The Primary Care Pathologist’s DNA
Fourteen years ago, I was proudly standing by my resident physician research poster at the annual USCAP meeting. It was the usual “brown stain tricks” poster that was the investigative standard of the day, but with enough rational experimental design and statistically significant results to attract some attention that year and even garner an award. My father, a pathologist who had been in private practice in Mississippi for 25 years, also attended the meeting. It was a time in which the father-son gorge that is relentlessly carved by the convergent raging rivers of adolescence, young adulthood, medical training one-upsmanship, and alpha-male struggle finally ceased to widen, and had begun to be connected by some tenuous bridges. In fact, as my dad repeatedly visited my poster during the Q&A sessions, I am, to this day, absolutely certain that I saw the glow of pride flicker over his seasoned, stoic face. Near the end of the Q&A session when a gaggle of judges and titular luminaries in our field were gathered around, I saw my dad stealthily circling the pack. I waved him over to join the group. Each of the gathered pathologist introduced themselves by name, academic affiliation, specialty and subspecialty interest. Given the length of the CVs of this crowd, these self-introductions were rather long – reminding me of the herald announcements of the names and dominions of princes, dukes, and countesses as they arrive at a royal ball. When it was my dad’s turn to state his pedigree – he remarked, “I’m Julian Henderson – a primary care pathologist.” My dad’s deadpan delivery created an air of uncertainty as to the degree of humor to which this line should be received – but there were a few chuckles of appreciation for his remark, and a little ensuing small talk about “towns versus gowns”. Soon the niceties subsided, and the dukes and countesses filtered into the crowd.
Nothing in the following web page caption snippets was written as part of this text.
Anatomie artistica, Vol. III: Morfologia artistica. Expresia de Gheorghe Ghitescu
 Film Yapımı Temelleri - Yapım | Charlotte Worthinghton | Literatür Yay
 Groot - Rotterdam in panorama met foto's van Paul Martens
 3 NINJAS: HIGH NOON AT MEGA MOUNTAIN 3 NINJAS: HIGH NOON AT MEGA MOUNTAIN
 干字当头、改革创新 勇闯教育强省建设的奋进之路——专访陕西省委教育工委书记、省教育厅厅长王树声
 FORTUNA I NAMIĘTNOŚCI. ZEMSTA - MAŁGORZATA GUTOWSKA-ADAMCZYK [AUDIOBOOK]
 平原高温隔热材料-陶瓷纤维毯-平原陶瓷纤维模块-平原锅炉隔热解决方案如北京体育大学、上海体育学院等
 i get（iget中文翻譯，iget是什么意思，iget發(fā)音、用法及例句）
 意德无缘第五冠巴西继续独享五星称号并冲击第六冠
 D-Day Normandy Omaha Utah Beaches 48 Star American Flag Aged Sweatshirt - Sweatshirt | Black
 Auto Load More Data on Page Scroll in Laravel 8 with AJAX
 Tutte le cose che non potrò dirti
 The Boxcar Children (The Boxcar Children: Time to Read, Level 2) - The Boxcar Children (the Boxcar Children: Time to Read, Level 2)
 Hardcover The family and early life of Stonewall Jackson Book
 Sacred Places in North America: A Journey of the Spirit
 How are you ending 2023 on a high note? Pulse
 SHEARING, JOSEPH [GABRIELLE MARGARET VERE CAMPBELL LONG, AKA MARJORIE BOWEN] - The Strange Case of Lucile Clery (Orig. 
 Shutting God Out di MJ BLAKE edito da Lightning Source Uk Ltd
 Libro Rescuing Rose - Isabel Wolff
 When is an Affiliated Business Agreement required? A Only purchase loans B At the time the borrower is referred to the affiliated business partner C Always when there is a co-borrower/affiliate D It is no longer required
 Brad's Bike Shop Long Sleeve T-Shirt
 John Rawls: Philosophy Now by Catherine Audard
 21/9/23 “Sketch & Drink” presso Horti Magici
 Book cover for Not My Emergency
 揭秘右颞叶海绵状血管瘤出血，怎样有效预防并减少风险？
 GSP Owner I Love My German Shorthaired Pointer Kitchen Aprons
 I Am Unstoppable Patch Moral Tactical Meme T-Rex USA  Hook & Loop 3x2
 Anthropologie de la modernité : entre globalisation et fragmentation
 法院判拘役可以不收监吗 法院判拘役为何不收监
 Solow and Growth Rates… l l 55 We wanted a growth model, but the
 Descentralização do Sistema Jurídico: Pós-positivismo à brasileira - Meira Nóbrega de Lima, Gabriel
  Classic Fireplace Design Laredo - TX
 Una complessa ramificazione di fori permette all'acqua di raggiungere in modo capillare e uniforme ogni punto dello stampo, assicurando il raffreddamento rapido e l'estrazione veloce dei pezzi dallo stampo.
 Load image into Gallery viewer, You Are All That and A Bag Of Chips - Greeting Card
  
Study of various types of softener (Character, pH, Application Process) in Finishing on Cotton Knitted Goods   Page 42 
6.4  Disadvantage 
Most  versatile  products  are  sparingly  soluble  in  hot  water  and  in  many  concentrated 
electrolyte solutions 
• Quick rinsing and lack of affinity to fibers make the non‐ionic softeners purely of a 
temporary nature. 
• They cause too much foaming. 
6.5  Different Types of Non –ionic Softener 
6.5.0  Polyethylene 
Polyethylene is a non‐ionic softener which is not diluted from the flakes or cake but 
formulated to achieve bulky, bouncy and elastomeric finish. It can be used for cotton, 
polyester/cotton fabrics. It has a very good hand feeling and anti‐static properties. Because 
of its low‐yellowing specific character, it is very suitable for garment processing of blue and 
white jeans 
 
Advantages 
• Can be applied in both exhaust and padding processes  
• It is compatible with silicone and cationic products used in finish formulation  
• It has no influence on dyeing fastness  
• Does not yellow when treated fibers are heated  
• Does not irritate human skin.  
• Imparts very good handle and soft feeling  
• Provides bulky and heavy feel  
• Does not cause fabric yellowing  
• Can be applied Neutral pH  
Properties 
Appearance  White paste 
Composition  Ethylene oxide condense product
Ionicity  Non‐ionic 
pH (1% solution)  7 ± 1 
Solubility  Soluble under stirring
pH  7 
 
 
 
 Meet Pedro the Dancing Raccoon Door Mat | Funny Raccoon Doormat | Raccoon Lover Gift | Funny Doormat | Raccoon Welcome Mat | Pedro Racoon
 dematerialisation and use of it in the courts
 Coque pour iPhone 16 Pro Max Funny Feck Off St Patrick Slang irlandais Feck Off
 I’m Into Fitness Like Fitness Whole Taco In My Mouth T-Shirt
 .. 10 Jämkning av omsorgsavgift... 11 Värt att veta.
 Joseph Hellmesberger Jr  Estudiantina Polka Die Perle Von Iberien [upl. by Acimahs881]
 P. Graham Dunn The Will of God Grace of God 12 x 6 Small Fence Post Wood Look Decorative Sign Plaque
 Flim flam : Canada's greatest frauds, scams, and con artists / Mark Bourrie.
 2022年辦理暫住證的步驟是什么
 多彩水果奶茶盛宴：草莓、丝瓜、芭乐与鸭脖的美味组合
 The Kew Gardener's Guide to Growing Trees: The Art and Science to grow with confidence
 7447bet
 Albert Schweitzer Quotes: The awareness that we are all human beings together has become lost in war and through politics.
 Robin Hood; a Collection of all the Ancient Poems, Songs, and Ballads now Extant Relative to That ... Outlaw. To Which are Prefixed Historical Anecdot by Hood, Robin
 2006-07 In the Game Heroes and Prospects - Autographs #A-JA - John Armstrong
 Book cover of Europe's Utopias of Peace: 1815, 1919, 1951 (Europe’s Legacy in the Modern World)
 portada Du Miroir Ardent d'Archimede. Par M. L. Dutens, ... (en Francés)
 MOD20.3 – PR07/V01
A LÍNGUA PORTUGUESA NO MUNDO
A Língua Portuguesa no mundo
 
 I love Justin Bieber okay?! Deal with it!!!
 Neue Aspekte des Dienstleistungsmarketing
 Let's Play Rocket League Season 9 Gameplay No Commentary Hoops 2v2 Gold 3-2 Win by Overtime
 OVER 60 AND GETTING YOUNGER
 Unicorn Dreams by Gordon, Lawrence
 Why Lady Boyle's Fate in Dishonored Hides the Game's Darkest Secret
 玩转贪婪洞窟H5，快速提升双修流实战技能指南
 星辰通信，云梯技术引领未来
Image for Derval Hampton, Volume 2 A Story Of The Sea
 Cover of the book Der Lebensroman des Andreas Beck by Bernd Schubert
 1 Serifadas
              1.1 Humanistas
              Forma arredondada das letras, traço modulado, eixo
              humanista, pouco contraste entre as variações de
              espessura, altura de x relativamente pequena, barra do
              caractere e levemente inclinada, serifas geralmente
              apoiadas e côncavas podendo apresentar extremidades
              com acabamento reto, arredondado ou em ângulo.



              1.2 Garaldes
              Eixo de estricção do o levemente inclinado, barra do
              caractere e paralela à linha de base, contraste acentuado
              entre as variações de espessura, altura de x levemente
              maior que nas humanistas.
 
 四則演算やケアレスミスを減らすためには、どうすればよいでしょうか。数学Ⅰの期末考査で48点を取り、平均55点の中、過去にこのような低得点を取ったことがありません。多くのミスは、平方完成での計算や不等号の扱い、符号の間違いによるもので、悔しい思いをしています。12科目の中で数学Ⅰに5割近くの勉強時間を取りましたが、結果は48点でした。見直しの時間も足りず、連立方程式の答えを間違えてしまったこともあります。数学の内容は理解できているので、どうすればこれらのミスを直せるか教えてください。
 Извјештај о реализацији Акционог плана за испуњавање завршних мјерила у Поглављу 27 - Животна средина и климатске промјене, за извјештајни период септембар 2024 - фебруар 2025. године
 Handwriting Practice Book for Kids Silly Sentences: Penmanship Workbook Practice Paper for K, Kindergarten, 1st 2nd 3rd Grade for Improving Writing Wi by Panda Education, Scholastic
Despite the corpus of cutting edge knowledge dispensed at that conference long ago, the only thing I remember from the meeting are the words my father said to me next, after all of the royalty had departed, when only he and I were left standing at my poster – “They are the lost generation – they have no idea what I mean by primary care pathologist – and unless your generation starts to understand what I mean, then our specialty will be obsolete.”
As I compose this first blog posting, I am marking the completion of my eleventh year as a practicing pathologist. I recently read Malcolm Gladwell’s new book Outliers in which he advances the hypothesis that it takes 10,000 hours of practice to become an expert at something – which, given the necessities of sleeping, eating, family life, etc., comes out to be about 10 years of a given life. This resonated with me, as it has only been in the past year that I have discovered that I have the feeling of finally being in the proverbial “zone” of practice. It’s not that I am not challenged – just the opposite in fact. Nor have I embraced the original medical sin of hubris – I do indeed know, now more than ever, when I don’t know. But now that I am in the zone, I’ve found myself spending a lot of the past year pondering what exactly is my expertise – what “zone” am I actually in, anyway? I mean, while my subspecialty area of expertise is breast and gynecologic pathology, and I have had my share of publications and achievements – I am not in line to receive any gold headed canes or awards named after our patriarchs. I am no prince, no duke – not even a countess. At some undefinable point this year, the answer simply came to me – the scales fell from my eyes, and the person I saw staring back at me in the mirror was a primary care pathologist. The power of one’s DNA is still astounding.
In thinking about what my father was, and what I had become, I finally decided to take the time to document just what that label primary care pathologist meant to both my dad and I. And such is the genesis of this blog. My purpose in writing, as often as time will allow, is to offer up to my colleagues in pathology and in medicine, to those who run our healthcare systems, and to those who are under the delusion that pathologists are fashionable, attractive, yet quirky, people who spend their time solving complex forensic crimes in high tech laboratories that have the design and lighting of a hip urban chill-out lounge some regular field reports, thoughts, musings – logical and irrational – from the front lines of the practice of pathology and laboratory medicine in a community hospital setting. And in so doing, my hope is to initiate a conversation about what we must learn, re-learn, or create in order to continue to provide patients, our physician colleagues, and hospital systems with relevant diagnostic and disease management information and guidance, which is the founding mission of our specialty and is our calling as physicians.
Thanks Dad for your prophetic advice, so long ago – this blog is dedicated to you, and to all of “the greatest generation” of primary care pathologists. May we fan the flame of the torch and bear it well into the future.